=== Record excerpts ===

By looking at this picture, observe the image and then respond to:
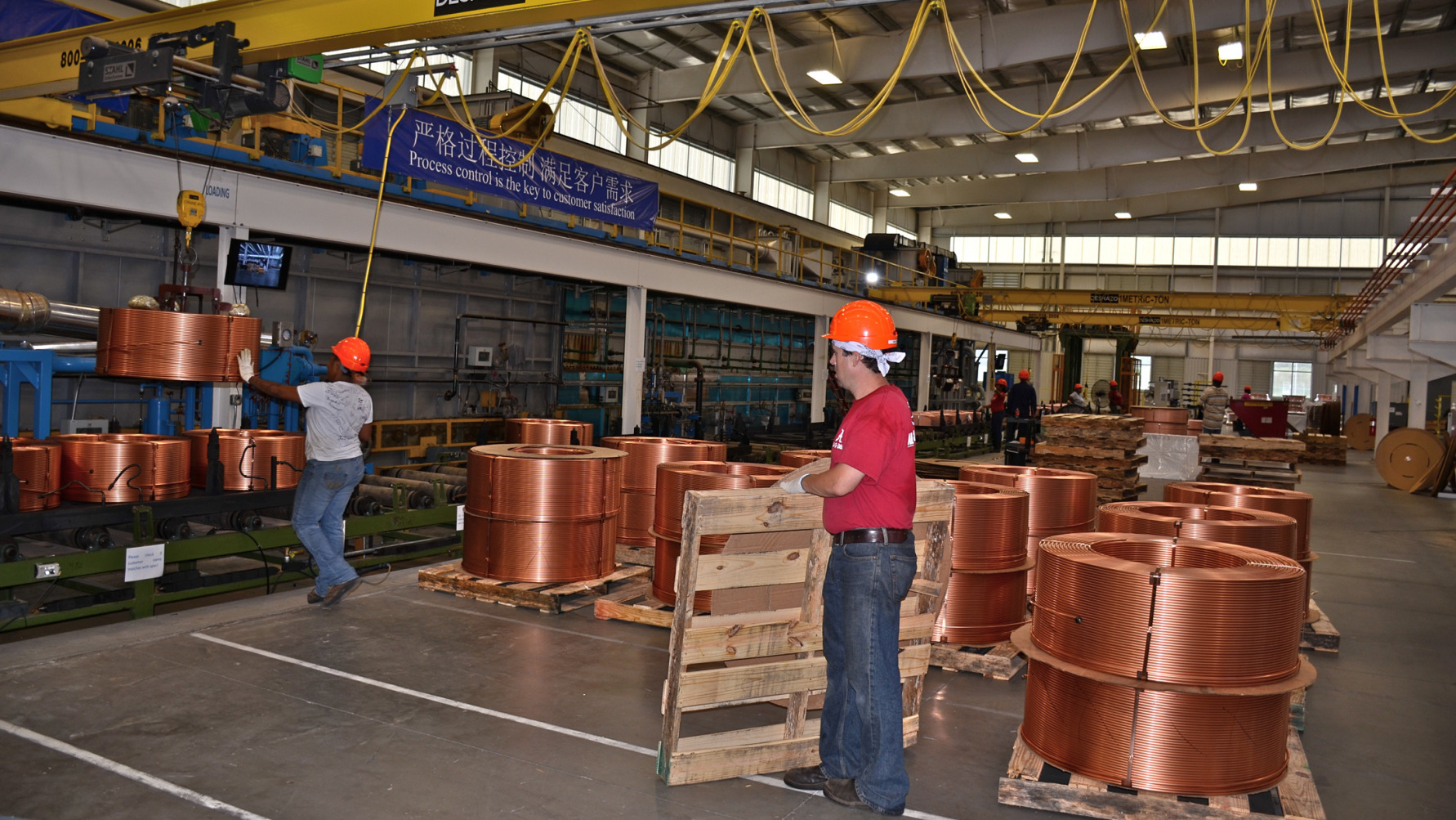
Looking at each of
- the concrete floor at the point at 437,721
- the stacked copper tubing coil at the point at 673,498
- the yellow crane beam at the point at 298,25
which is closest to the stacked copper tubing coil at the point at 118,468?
the concrete floor at the point at 437,721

===

◆ Problem details:
Could you give all the records again with "stacked copper tubing coil" swapped for "coiled copper pipe" and nothing else changed? Leave the pictures out.

◆ The answer:
By looking at this picture, observe the image and then respond to:
Looking at each of
- the concrete floor at the point at 437,721
- the coiled copper pipe at the point at 673,498
- the yellow crane beam at the point at 298,25
which is closest to the coiled copper pipe at the point at 118,468?
the concrete floor at the point at 437,721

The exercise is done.